======== BLOK TEKS ========

Mengenai Saya

Foto saya
Guru Sosiologi dan Pembina PMR di SMA N Ajibarang.

Minggu, 25 Januari 2009

Perspektif Sosiologi dalam Dunia Pendidikan

Pendidikan adalah usaha sadar dan terencana untuk mewujudkan suasana belajar dan proses pembelajaran agar peserta didik secara aktif mengembangkan potensi dirinya untuk memiliki kekuatan spiritual keagamaan, pengendalian diri, kepribadian, kecerdasan, akhlak mulia, serta keterampilan yang diperlukan dirinya dan masyarakat.

Pendidikan meliputi pengajaran keahlian khusus, dan juga sesuatu yang tidak dapat dilihat tetapi lebih mendalam yaitu pemberian pengetahuan, pertimbangan dan kebijaksanaan. Salah satu dasar utama pendidikan adalah untuk mengajar kebudayaan melewati generasi.

Sistem pendidikan mempunyai tugas menyediakan generasi muda kepada alam dewasa dan menyalurkan kebudayaan. Dalam konteks menyediakan pendidikan yang ideal, tujuan dan matlamat pendidikan negara pada abad ke 21 amat jelas sekali. Kementerian Pendidikan telah menyusun dan merancang untuk memperbaiki, memperkukuh, dan mempertingkatkan mutu pendidikan negara. Salah satu unsur yang penting adalah nilai yang berkaitan dengan keperluan dan perkembangan diri individu yang bertujuan untuk meninggikan lagi kemampuan atau kebolehan individu supaya berfungsi sebagai anggota masyarakat. Ia harus dapat membimbing individu mengenali diri sendiri sebagai insan dalam alam sosial dan fizikal ciptaan Yang Maha Berkuasa ini. Dengan alasan inilah, pendidikan berperanan penting dalam perkembangan setiap individu.

Orang awam mengasosiasikan sosiologi dengan tumpukan buku-buku tebal tanpa gambar dengan pembaca berkaca mata minus yang dijuluki kutu buku. Mereka menganggap sosiologi hanya dapat dipelajari oleh orang yang sungguh-sungguh berminat dengan teks-teks bacaan dengan ilmu-ilmu sosial. Padahal kenyataannya tidaklah demikian.

========

### SOAL TUGAS A:
Jawablah pertanyaan berikut berdasarkan teks tentang sosiologi dalam pendidikan di atas.
(i) Apa yang disebut sebagai salah satu dasar utama pendidikan?
(ii) Apa dua tugas yang dimiliki sistem pendidikan?
(iii) Dengan apa orang awam mengasosiasikan sosiologi?
### SOAL TUGAS B:
Teruskan teks tentang sosiologi dalam pendidikan dengan bagian berikutnya, dimulai setelah kalimat terakhirnya.

======== DATA ========

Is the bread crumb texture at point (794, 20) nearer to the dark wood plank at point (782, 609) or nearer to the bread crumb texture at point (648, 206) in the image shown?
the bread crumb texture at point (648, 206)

========

### JAWABAN LATIHAN A:
(i) Mengajar kebudayaan melewati generasi.
(ii) Menyediakan generasi muda kepada alam dewasa dan menyalurkan kebudayaan.
(iii) Dengan tumpukan buku-buku tebal tanpa gambar dengan pembaca berkaca mata minus yang dijuluki kutu buku.

### JAWABAN LATIHAN B:
Ilmu sosiologi bukanlah ilmu imajiner yang menggantung di awang-awang atau ilmu yang berisi konsep-konsep dan teori tanpa realitas yang sulit ditangkap maknanya. Sebaliknya, ilmu sosiologi merupakan realitas sosial yang menjadi bagian keseharian hidup setiap orang yang dirumuskan dalam konsep-konsep sosiologis yang objektif dan universal. Jadi, tidak benar kalau ilmu sosiologi dianggap sebagai sesuatu yang rumit karena fenomena sosiologis tersebut mengambil objek atau kajian manusia dan lingkungannya sebagai makhluk sosiologis.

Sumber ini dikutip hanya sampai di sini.